WORK ITEM: Without including any pictures, write out all the entries exactly.

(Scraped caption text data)

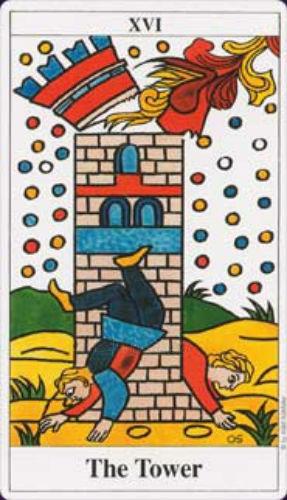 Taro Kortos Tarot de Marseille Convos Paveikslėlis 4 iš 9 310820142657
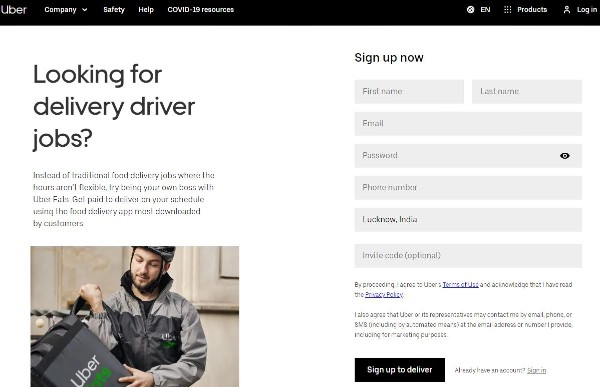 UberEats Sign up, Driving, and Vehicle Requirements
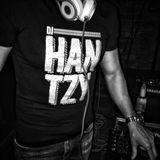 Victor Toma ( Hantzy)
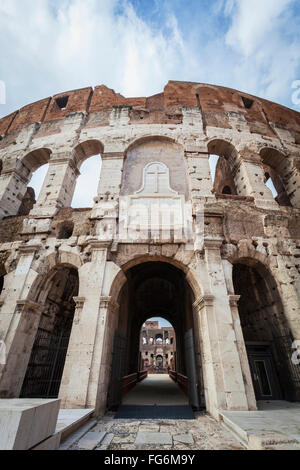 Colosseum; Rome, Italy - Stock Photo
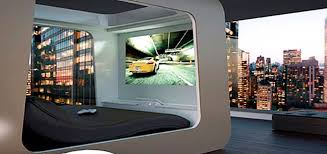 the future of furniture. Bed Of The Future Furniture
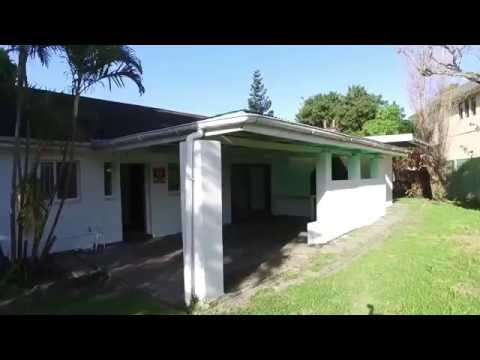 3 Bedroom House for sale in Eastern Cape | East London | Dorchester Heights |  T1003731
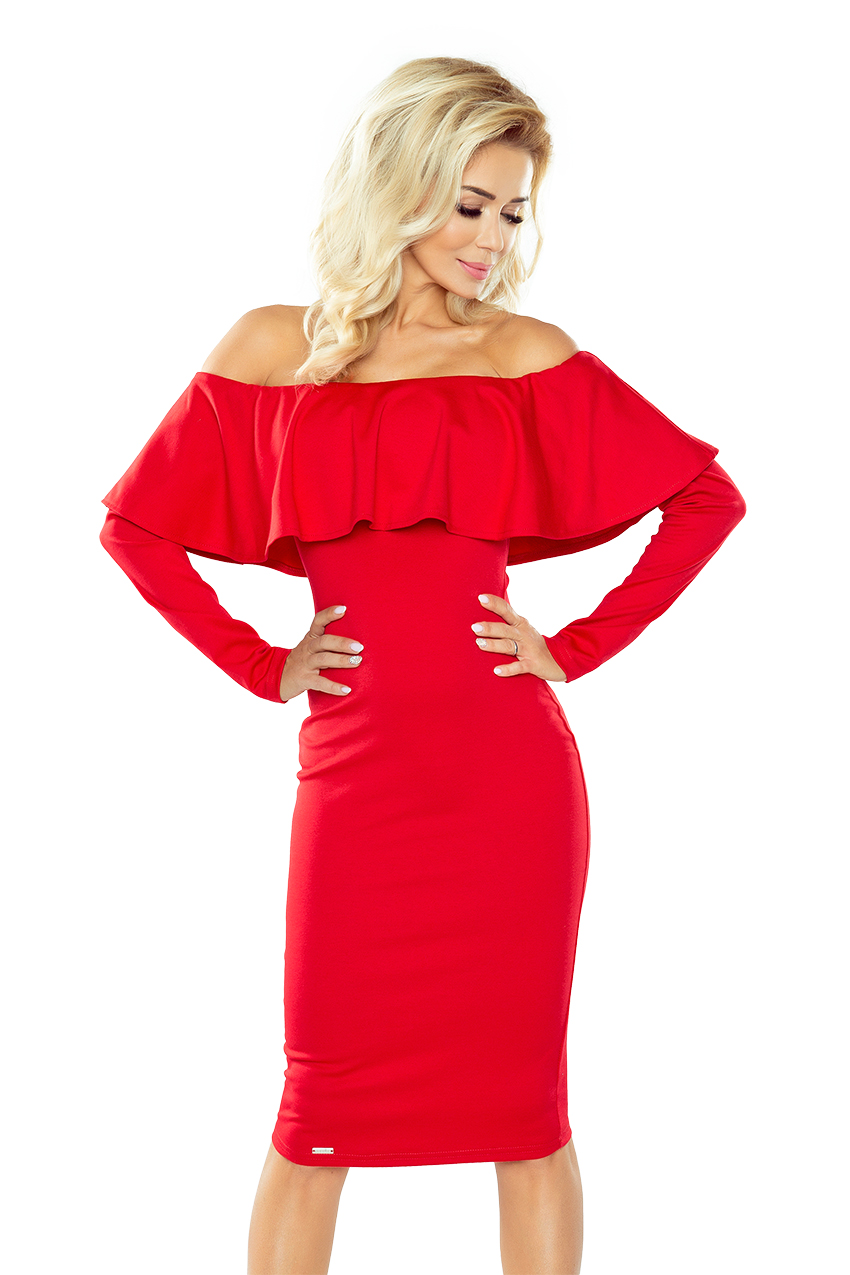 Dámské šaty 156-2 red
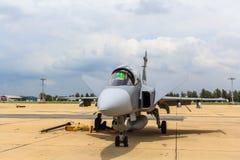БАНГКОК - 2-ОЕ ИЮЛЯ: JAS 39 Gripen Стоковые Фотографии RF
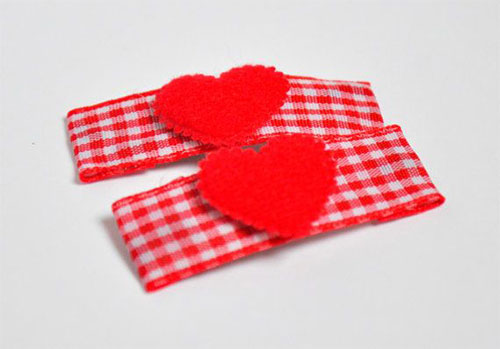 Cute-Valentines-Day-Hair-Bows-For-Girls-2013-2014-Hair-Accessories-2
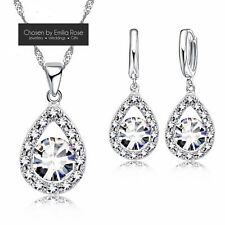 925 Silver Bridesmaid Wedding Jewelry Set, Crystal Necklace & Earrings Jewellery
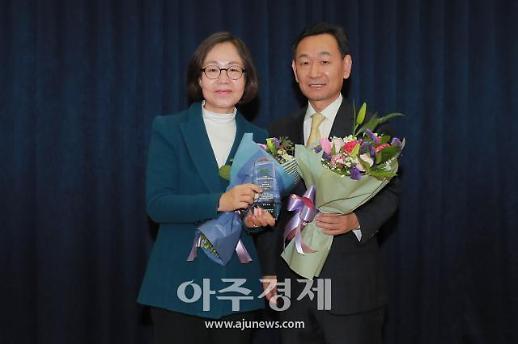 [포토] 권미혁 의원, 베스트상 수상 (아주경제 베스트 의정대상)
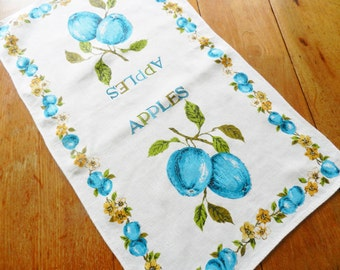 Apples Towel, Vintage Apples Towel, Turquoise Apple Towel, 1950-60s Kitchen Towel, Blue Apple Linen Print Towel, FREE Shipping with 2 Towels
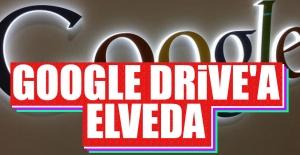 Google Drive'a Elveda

SOLUTION FOR THIS EXERCISE:
 Taro Kortos Tarot de Marseille Convos Paveikslėlis 4 iš 9 310820142657
 UberEats Sign up, Driving, and Vehicle Requirements
 Victor Toma ( Hantzy)
 Colosseum; Rome, Italy - Stock Photo
 the future of furniture. Bed Of The Future Furniture
 3 Bedroom House for sale in Eastern Cape | East London | Dorchester Heights |  T1003731
 Dámské šaty 156-2 red
БАНГКОК - 2-ОЕ ИЮЛЯ: JAS 39 Gripen Стоковые Фотографии RF
 Cute-Valentines-Day-Hair-Bows-For-Girls-2013-2014-Hair-Accessories-2
 925 Silver Bridesmaid Wedding Jewelry Set, Crystal Necklace & Earrings Jewellery
 [포토] 권미혁 의원, 베스트상 수상 (아주경제 베스트 의정대상)
 Apples Towel, Vintage Apples Towel, Turquoise Apple Towel, 1950-60s Kitchen Towel, Blue Apple Linen Print Towel, FREE Shipping with 2 Towels
 Google Drive'a Elveda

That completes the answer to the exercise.